During The Conference




Be On Time: Your child is important, so you certainly don't want to rush through your parent-teacher conference because you arrived late or have to leave early. Remember that in a class of possibly 25 or more students there will be many other parents waiting to see the teacher as well. When setting up your appointment with the teacher, try to choose your time slot wisely so that you will have enough time on either end of the conference to allow for a little flexibility.

Block Out Distractions: Giving your parent-teacher conference your full and undivided attention increases the chances of a truly productive session. If possible, leave younger children at home with a caretaker so that you will not be interrupted or concerned about their behavior or whereabouts. If they must accompany you, bring along a quiet activity for them. In addition, turn off your cell phone or switch to vibrate to prevent unnecessary interruptions.

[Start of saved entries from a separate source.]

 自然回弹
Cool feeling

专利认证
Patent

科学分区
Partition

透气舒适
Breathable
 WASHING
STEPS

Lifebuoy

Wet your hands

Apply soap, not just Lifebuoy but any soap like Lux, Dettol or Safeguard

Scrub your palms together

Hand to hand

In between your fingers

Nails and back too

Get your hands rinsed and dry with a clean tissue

Break The Ice: Let's face it, attending parent-teacher conferences can be a little stressful, especially if you're not sure exactly what type of report you are going to receive! Most teachers will try to start off each conference on a positive note to help relieve any tension. You can do the same by expressing any positive feedback or observations about the year so far. It is helpful for teachers to hear if certain approaches have been successful so that they can tailor their teaching strategies accordingly. Remember that both parents and teachers can be equally as anxious, especially if your child's performance or behavior is not up to expectations.

Take Notes: Take notes if you feel it is necessary. The insight you will be receiving about your child can be so valuable that it is definitely worth remembering the specifics. Your teacher may provide you with ideas for enrichment activities at home, with creative approaches for troublesome subjects, with suggestions for books to read, or even specific strategies to combat a problem your child might be having. Sometimes so much information is discussed and exchanged during a conference that important elements can be forgotten by the time you get home.

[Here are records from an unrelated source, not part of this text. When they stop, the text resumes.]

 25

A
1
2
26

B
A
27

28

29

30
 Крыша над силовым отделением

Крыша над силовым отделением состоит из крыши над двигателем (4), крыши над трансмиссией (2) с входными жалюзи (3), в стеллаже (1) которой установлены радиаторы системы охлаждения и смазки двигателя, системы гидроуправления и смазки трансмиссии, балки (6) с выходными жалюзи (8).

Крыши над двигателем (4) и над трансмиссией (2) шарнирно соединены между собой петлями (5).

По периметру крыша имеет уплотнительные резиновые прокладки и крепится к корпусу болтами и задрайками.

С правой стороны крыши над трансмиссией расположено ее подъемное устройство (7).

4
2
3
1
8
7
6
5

Focus On Your Child: When at a parent-teacher conference, remember to put your child's interests first. On occasion, parenting and teaching aproaches may be very different, so it is important to put aside any of these differences and focus on what is best for your child. Sometimes your child's learning style may not work well with a particular teaching style so feel free to discuss any concerns, comments or options that you may have. You know your child's personality, idiosyncrasies and habits so well that any relevant information you can provide is helpful. If necessary, describe what takes place at home before or after school hours. Focus on relaying any homework difficulties, poor study habits or unusual situations. The teacher may be observing something different at school, so it is important to fit these home & school scenarios together.

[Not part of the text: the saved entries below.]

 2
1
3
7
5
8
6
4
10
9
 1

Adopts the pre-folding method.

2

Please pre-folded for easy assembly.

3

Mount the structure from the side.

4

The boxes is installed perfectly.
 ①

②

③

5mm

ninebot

Keep An Open Mind: Teachers are professionals who have a wealth of professional knowledge and experience. Whether you agree or disagree with the teacher's assessment of your child's performance, remember to keep an open mind about the teacher's suggestions, observations and comments.





After the Conference




Don't Keep It A Secret: Speaking with your child after your conference is just as important as attending the conference itself. Parent-teacher conferences should not be viewed as mysterious meetings that take place behind closed doors and are never spoken of again. Sharing the feedback parents receive from teachers can help children begin to understand their learning style, recognize their strengths, and improve upon areas of weakness. It is not necessary to disclose all of the information discussed at the conference unless you feel comfortable doing so. Base your decision on your personal preferences, your child's personality, your child's age and the subject matter discussed.

Show Your Support: Remember that it is important not to belittle children even if reports are less than perfect. Children will be less likely to ask for help or speak openly with you if they fear harsh criticism or punishment. Instead, open up the lines of communication by letting children know that they can rely on both home and school support to help them achieve their goals. Most importantly, don't forget to take this perfect opportunity to praise your child's efforts and any achievements or strengths that have been demonstrated so far!

Note Index Card Helpful Hints
Providing your child's teacher with a small index card describing your child's personality, interests, any significant academic strengths and weaknesses, any parental or student concerns or other relevant information can be very helpful. Index cards can be given to the teacher early in the year (for example, at open school night) so that teachers can have a better understanding of your child, can tailor their teaching approaches to fit your child's particular learning style and/or be aware of any specific needs right from the start.